Directions -
Repeat every line below exactly as it reads.

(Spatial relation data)
◆ ◆ ◆ ◆ ◆ ◆ ◆

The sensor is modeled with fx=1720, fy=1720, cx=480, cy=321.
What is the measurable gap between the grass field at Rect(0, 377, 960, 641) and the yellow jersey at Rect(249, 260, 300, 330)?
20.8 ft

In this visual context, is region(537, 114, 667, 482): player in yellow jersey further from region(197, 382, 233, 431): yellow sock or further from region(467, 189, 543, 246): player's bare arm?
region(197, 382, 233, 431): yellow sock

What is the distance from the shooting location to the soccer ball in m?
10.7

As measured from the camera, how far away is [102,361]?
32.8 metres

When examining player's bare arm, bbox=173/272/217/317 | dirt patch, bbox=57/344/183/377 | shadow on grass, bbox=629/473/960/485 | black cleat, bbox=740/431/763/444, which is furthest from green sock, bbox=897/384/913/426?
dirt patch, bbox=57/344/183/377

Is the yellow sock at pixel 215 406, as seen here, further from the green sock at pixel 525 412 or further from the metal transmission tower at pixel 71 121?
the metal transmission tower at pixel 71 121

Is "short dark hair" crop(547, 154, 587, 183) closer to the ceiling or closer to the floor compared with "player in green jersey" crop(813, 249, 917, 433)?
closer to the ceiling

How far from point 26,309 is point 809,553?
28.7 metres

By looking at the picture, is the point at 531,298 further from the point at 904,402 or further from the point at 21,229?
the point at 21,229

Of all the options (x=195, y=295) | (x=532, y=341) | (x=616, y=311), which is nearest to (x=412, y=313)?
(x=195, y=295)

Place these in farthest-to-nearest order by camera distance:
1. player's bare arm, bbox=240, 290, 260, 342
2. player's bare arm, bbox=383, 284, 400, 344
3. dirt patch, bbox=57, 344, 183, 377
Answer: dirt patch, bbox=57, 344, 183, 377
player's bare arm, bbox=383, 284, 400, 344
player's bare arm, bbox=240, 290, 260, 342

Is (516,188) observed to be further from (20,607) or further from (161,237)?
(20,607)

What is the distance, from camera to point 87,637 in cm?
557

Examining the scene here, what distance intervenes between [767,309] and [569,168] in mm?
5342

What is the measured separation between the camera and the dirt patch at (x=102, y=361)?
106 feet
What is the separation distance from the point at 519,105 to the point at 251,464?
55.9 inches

◆ ◆ ◆ ◆ ◆ ◆ ◆

Solution for this exercise -
The sensor is modeled with fx=1720, fy=1720, cx=480, cy=321.
What is the measurable gap between the grass field at Rect(0, 377, 960, 641) and the yellow jersey at Rect(249, 260, 300, 330)?
20.8 ft

In this visual context, is region(537, 114, 667, 482): player in yellow jersey further from region(197, 382, 233, 431): yellow sock or further from region(467, 189, 543, 246): player's bare arm?
region(197, 382, 233, 431): yellow sock

What is the distance from the shooting location to the soccer ball in m?
10.7

As measured from the camera, how far away is [102,361]?
32.8 metres

When examining player's bare arm, bbox=173/272/217/317 | dirt patch, bbox=57/344/183/377 | shadow on grass, bbox=629/473/960/485 | black cleat, bbox=740/431/763/444, which is furthest from green sock, bbox=897/384/913/426?
dirt patch, bbox=57/344/183/377

Is the yellow sock at pixel 215 406, as seen here, further from the green sock at pixel 525 412 or further from the metal transmission tower at pixel 71 121?
the metal transmission tower at pixel 71 121

Is "short dark hair" crop(547, 154, 587, 183) closer to the ceiling or closer to the floor compared with "player in green jersey" crop(813, 249, 917, 433)?
closer to the ceiling

How far from point 26,309 is point 809,553?
28.7 metres

By looking at the picture, is the point at 531,298 further from the point at 904,402 or further from the point at 21,229?
the point at 21,229

Of all the options (x=195, y=295) | (x=532, y=341) | (x=616, y=311), which is nearest to (x=412, y=313)?
(x=195, y=295)

Place these in farthest-to-nearest order by camera distance:
1. player's bare arm, bbox=240, 290, 260, 342
2. player's bare arm, bbox=383, 284, 400, 344
3. dirt patch, bbox=57, 344, 183, 377
Answer: dirt patch, bbox=57, 344, 183, 377
player's bare arm, bbox=383, 284, 400, 344
player's bare arm, bbox=240, 290, 260, 342

Is (516,188) observed to be further from (20,607) or further from (161,237)?
(20,607)

What is the distance, from camera to point 87,637 in cm?
557

Examining the scene here, what distance intervenes between [767,309] and [569,168] in mm?
5342

What is the measured separation between the camera and the dirt patch at (x=102, y=361)?
106 feet
What is the separation distance from the point at 519,105 to the point at 251,464?
55.9 inches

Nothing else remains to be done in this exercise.